Dataset entries

+---+

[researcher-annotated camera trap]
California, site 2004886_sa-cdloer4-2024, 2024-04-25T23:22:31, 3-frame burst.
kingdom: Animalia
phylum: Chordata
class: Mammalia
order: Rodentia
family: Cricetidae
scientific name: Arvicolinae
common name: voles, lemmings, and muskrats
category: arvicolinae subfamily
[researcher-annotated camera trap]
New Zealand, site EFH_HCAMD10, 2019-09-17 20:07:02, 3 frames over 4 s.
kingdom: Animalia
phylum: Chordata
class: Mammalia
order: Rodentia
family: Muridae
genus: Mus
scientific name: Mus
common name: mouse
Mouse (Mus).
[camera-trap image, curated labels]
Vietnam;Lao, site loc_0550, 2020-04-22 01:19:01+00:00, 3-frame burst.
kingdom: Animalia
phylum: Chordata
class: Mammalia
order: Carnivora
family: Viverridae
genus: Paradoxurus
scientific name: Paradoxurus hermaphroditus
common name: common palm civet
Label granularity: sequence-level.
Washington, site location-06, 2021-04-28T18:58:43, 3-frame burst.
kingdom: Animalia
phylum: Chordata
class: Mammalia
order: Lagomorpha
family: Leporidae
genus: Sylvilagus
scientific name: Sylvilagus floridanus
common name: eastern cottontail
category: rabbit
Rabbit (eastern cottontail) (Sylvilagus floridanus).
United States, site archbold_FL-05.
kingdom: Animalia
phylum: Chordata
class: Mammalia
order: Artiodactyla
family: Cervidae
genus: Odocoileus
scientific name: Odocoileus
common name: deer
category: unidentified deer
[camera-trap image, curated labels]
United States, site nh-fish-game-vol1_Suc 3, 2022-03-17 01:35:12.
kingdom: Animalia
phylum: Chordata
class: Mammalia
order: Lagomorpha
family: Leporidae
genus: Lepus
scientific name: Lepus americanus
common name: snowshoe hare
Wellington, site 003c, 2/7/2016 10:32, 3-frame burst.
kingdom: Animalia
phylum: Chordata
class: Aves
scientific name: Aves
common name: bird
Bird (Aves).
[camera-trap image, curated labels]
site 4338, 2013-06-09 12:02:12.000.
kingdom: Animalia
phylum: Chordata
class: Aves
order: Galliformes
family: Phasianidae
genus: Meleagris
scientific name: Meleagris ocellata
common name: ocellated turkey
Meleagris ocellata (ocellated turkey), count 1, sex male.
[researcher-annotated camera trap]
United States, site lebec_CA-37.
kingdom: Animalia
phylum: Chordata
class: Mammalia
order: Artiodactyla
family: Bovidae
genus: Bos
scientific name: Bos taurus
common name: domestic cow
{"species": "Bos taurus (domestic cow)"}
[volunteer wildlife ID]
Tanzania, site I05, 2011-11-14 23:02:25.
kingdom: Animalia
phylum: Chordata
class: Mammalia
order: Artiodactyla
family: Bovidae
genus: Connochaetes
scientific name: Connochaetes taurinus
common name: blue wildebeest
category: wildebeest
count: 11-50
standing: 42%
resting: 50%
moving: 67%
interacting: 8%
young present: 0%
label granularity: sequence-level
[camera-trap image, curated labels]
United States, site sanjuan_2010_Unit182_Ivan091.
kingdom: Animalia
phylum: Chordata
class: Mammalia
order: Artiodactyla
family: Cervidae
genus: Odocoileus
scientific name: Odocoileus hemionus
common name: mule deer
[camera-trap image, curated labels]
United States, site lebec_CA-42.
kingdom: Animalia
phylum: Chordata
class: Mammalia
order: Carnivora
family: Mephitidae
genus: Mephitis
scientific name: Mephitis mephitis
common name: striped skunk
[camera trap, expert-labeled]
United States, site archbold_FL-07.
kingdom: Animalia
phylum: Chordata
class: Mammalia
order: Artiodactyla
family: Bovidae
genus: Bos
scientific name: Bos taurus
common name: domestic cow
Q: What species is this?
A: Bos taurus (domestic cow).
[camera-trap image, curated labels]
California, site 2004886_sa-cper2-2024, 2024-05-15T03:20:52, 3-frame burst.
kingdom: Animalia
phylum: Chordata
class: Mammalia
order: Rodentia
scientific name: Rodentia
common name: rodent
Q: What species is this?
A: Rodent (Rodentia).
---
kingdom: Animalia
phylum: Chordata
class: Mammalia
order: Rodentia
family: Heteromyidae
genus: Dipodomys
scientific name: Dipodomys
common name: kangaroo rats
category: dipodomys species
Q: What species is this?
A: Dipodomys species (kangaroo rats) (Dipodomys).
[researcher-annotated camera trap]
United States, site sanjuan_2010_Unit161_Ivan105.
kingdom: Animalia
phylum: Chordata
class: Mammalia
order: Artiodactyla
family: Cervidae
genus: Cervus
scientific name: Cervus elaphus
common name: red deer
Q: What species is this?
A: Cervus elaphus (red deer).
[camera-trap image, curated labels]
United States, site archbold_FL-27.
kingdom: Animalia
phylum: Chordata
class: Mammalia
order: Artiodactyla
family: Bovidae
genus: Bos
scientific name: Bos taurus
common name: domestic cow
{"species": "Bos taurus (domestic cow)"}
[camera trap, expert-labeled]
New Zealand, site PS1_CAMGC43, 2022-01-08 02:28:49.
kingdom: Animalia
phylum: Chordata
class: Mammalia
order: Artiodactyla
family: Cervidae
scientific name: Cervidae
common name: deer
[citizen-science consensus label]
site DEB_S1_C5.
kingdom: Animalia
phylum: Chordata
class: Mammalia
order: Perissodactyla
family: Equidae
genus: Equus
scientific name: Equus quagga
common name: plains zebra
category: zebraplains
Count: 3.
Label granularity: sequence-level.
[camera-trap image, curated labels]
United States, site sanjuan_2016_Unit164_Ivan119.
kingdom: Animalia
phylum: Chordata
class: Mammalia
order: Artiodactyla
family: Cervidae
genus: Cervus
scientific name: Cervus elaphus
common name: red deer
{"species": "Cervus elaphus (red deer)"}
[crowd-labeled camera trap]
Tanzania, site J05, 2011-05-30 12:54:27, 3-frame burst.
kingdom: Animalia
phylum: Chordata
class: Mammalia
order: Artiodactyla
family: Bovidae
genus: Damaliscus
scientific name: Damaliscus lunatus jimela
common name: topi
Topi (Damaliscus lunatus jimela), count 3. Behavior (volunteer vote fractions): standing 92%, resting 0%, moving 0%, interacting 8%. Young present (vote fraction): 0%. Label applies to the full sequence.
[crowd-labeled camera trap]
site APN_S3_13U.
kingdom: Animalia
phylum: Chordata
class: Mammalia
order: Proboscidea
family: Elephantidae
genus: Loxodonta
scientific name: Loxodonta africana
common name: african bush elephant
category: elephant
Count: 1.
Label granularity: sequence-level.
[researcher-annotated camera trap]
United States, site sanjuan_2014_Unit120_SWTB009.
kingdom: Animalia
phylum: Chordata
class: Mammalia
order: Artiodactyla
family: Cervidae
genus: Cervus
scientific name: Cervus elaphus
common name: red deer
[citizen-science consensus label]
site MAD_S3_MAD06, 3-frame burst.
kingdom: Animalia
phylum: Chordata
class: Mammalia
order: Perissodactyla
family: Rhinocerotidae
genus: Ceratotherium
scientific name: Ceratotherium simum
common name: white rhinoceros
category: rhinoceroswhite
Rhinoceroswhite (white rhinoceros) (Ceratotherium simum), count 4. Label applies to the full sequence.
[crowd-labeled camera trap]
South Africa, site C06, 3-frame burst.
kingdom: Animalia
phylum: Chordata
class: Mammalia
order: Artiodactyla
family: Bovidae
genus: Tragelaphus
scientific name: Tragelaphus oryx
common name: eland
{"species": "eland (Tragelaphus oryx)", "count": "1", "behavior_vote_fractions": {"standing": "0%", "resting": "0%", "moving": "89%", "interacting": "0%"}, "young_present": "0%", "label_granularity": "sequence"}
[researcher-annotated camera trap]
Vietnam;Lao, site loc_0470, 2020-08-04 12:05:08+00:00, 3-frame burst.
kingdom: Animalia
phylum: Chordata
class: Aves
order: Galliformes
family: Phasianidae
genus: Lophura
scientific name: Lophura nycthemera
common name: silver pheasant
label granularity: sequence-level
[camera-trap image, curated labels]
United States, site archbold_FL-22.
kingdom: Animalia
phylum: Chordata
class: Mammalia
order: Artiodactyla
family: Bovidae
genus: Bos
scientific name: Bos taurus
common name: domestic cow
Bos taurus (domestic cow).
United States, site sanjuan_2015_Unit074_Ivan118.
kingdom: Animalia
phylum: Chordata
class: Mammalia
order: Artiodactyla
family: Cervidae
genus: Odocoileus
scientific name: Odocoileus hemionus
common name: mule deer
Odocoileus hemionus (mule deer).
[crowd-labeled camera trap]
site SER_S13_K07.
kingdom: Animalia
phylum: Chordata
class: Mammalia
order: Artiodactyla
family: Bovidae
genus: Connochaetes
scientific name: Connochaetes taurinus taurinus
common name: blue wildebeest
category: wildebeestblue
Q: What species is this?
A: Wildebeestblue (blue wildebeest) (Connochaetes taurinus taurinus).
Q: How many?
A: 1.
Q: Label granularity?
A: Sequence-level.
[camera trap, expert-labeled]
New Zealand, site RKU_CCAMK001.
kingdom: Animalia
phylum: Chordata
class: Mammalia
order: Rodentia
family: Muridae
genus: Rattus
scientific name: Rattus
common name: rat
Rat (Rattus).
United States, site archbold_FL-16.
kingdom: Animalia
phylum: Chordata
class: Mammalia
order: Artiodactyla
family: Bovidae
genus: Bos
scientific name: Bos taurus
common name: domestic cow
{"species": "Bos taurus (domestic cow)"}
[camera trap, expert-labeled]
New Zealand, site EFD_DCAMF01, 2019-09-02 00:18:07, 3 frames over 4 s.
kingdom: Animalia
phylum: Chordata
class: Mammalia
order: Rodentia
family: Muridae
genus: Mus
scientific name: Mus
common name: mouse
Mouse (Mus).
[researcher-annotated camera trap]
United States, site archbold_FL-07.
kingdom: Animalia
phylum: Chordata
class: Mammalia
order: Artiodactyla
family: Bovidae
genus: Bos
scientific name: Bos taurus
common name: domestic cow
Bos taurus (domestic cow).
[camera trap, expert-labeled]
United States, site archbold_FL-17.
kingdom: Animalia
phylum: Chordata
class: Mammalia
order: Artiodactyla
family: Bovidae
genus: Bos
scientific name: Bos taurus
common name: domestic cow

+---+

* [TASK INSTRUCTIONS] In the entries above, find lines with "California" and copy each.

* [RESPONSE]
California, site 2004886_sa-cdloer4-2024, 2024-04-25T23:22:31, 3-frame burst.
California, site 2004886_sa-cper2-2024, 2024-05-15T03:20:52, 3-frame burst.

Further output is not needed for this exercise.